Copy out every one of the records below word for word, leaving out the pictures.

(Spatial relationship records)

<<<<

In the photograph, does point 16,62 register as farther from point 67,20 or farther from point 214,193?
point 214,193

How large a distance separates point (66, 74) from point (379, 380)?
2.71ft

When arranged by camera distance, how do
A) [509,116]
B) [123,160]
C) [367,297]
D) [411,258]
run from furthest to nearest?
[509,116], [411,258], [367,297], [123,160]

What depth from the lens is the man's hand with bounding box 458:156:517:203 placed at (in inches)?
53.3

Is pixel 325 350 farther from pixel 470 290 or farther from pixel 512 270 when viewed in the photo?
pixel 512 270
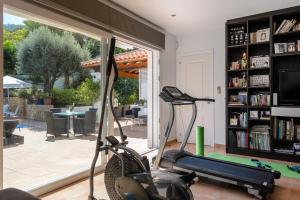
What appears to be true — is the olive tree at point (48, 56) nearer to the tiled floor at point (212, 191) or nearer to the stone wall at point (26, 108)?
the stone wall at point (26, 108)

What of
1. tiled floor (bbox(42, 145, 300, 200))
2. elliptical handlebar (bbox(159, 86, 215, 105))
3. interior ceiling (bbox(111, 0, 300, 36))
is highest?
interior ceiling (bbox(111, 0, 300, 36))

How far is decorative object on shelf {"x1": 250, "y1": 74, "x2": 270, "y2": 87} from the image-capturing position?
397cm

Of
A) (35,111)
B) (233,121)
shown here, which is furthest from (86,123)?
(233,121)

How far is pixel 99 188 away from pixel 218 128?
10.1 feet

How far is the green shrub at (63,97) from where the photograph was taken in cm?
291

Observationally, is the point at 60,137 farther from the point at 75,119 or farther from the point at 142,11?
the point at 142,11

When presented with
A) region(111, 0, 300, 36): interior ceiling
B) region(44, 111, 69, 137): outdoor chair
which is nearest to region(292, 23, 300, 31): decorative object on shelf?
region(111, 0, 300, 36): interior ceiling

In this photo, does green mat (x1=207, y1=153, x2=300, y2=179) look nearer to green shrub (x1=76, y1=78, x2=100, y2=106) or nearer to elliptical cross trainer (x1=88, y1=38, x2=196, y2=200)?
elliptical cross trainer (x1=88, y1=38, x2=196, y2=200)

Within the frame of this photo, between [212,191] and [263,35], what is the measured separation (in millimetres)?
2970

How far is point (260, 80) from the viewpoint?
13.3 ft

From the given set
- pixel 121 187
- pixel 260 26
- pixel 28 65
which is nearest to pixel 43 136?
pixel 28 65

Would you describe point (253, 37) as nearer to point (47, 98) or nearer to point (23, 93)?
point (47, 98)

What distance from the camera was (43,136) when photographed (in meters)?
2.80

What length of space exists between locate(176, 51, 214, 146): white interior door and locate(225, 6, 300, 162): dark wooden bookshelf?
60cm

>>>>

## Output for this exercise
In the photograph, does point 16,62 register as farther from point 67,20 or farther from point 214,193?
point 214,193

How large a distance separates point (66, 74) from point (379, 380)?
2.71ft

When arranged by camera distance, how do
A) [509,116]
B) [123,160]
C) [367,297]
D) [411,258]
run from furthest to nearest?
[509,116], [411,258], [367,297], [123,160]

What depth from the lens is the man's hand with bounding box 458:156:517:203 placed at (in inches)?
53.3

Is pixel 325 350 farther from pixel 470 290 or farther from pixel 512 270 when viewed in the photo?
pixel 512 270
What appears to be true — is the olive tree at point (48, 56) nearer to the tiled floor at point (212, 191) or nearer to the stone wall at point (26, 108)?
the stone wall at point (26, 108)

What of
1. tiled floor (bbox(42, 145, 300, 200))
2. elliptical handlebar (bbox(159, 86, 215, 105))
3. interior ceiling (bbox(111, 0, 300, 36))
is highest?
interior ceiling (bbox(111, 0, 300, 36))

How far is decorative object on shelf {"x1": 250, "y1": 74, "x2": 270, "y2": 87} from the image-capturing position?
397cm

Of
A) (35,111)
B) (233,121)
shown here, which is furthest from (86,123)?
(233,121)

How far is pixel 99 188 away from pixel 218 128?
10.1 feet

How far is the green shrub at (63,97) from where the photograph was taken in cm?
291

Observationally, is the point at 60,137 farther from the point at 75,119 or farther from the point at 142,11?
the point at 142,11

When presented with
A) region(111, 0, 300, 36): interior ceiling
B) region(44, 111, 69, 137): outdoor chair
which is nearest to region(292, 23, 300, 31): decorative object on shelf?
region(111, 0, 300, 36): interior ceiling

In this photo, does green mat (x1=207, y1=153, x2=300, y2=179) look nearer to green shrub (x1=76, y1=78, x2=100, y2=106) or nearer to elliptical cross trainer (x1=88, y1=38, x2=196, y2=200)?
elliptical cross trainer (x1=88, y1=38, x2=196, y2=200)

Within the frame of this photo, between [212,191] and [263,35], what is the measured separation (in millimetres)?
2970

How far is point (260, 80) from the viewpoint?
13.3 ft

From the given set
- pixel 121 187
- pixel 260 26
- pixel 28 65
which is nearest to pixel 43 136?
pixel 28 65

Would you describe point (253, 37) as nearer to point (47, 98) or nearer to point (23, 93)?
point (47, 98)

What distance from the camera was (43,136) when photographed (in meters)?
2.80

What length of space exists between locate(176, 51, 214, 146): white interior door and locate(225, 6, 300, 162): dark wooden bookshelf?
60cm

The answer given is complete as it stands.